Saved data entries
--------

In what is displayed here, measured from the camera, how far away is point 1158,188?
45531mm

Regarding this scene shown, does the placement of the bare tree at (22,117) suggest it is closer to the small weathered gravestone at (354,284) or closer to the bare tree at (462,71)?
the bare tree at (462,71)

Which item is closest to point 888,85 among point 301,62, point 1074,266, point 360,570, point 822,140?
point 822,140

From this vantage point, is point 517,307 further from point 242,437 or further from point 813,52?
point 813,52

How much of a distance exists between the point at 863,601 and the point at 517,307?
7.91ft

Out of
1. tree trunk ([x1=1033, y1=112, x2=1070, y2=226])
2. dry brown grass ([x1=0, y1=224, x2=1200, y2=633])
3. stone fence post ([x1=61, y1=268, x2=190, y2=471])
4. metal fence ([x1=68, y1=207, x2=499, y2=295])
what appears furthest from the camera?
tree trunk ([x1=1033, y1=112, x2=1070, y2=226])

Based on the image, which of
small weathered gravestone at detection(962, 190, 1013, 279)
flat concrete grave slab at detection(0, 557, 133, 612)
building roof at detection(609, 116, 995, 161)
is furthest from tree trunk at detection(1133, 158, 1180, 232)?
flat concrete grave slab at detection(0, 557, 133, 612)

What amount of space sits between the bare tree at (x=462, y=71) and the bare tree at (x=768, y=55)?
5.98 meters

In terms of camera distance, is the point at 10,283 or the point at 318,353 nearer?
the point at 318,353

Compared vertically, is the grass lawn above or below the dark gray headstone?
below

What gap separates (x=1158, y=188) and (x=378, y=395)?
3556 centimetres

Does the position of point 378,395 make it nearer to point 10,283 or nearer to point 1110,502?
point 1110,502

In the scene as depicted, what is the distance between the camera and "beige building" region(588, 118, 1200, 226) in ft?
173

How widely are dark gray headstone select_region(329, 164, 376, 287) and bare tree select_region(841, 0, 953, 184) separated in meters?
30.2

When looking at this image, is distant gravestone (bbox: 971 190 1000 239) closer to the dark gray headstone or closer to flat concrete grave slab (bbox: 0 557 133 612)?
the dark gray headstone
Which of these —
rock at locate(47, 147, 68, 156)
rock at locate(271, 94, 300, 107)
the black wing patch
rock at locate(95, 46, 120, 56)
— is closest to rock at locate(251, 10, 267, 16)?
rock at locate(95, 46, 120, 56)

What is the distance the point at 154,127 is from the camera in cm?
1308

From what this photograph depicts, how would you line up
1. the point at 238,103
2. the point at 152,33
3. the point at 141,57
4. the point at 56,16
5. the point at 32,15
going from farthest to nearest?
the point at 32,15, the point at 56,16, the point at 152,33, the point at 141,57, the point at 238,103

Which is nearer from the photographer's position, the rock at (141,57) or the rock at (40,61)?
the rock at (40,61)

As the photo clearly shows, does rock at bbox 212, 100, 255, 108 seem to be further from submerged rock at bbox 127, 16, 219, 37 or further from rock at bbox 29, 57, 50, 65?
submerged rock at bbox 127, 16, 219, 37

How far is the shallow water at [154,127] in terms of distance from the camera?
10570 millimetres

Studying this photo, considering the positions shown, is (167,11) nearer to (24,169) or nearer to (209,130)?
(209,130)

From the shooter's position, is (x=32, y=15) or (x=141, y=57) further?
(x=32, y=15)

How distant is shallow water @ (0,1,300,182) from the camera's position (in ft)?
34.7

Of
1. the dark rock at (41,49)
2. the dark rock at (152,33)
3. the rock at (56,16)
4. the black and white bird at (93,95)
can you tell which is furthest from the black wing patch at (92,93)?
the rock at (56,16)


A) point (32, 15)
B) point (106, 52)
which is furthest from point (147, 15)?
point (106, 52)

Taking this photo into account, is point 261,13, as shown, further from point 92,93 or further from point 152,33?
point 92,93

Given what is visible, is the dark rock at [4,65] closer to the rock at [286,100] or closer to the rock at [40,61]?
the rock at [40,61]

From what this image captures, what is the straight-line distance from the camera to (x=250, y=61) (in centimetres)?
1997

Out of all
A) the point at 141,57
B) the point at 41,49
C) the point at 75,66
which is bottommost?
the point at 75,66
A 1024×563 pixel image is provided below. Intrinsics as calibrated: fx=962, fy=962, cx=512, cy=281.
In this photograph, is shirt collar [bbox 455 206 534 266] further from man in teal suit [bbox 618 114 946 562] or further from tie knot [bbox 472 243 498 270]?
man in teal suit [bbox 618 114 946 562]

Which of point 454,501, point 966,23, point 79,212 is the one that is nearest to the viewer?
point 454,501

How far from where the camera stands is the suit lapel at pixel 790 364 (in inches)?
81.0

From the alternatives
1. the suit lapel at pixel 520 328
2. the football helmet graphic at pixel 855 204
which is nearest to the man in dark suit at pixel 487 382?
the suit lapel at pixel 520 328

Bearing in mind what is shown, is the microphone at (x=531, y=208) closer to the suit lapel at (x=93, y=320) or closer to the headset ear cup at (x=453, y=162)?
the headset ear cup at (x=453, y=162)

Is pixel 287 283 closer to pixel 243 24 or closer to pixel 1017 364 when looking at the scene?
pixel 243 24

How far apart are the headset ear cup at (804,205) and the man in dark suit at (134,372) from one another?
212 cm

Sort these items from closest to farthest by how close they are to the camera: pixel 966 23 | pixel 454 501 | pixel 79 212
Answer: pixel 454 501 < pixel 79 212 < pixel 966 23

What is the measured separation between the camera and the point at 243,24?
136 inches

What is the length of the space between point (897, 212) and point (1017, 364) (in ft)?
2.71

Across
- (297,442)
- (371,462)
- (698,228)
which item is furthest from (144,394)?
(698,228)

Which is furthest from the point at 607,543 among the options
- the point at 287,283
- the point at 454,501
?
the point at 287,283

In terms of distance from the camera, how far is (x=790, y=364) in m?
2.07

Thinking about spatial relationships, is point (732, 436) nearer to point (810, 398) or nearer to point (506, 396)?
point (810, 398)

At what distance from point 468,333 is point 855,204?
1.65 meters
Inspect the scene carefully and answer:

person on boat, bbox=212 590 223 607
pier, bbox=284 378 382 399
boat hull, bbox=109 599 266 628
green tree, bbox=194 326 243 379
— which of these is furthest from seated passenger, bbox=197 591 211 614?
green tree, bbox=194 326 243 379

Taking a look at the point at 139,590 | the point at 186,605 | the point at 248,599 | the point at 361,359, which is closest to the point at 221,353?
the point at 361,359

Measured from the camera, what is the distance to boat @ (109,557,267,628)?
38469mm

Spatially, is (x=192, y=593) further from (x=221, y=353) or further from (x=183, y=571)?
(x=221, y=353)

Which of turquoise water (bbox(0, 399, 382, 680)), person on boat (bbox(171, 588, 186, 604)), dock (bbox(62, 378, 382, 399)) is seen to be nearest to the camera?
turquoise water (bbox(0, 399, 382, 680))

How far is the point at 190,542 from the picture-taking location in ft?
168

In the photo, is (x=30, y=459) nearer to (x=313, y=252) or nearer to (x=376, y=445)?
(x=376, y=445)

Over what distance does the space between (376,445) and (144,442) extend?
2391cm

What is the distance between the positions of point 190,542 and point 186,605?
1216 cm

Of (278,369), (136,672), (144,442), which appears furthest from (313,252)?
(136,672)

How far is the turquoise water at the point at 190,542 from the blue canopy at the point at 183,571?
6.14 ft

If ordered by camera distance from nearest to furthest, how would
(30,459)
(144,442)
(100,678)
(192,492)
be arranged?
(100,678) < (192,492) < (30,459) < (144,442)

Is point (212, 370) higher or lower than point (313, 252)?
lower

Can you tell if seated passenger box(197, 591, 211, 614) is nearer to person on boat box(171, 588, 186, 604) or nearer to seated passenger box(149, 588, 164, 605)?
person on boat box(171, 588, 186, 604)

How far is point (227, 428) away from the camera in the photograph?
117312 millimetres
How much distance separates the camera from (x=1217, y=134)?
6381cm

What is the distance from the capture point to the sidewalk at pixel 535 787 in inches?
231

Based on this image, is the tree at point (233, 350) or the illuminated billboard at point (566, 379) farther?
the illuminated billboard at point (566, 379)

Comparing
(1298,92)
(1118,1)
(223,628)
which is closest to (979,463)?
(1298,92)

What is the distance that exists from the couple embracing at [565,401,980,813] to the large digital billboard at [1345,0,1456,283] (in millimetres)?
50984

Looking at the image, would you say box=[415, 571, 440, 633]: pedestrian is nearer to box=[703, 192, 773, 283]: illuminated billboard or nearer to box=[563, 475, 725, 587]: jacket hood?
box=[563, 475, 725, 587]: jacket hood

--------

Task instructions:
Edit the entries starting at the line that contains "Bearing in mind" and ending at the line that contains "Answer: pixel 454", changing "microphone" to "mic" and leaving everything else as it is. Return only those lines.

The reply:
Bearing in mind what is shown, is the mic at (x=531, y=208) closer to the suit lapel at (x=93, y=320) or closer to the headset ear cup at (x=453, y=162)?
the headset ear cup at (x=453, y=162)

Is pixel 287 283 closer to pixel 243 24 or closer to pixel 1017 364 when looking at the scene?
pixel 243 24

How far apart are the headset ear cup at (804,205) and the man in dark suit at (134,372) from one another?
212 cm

Sort these items from closest to farthest by how close they are to the camera: pixel 966 23 | pixel 454 501 | pixel 79 212
Answer: pixel 454 501 < pixel 79 212 < pixel 966 23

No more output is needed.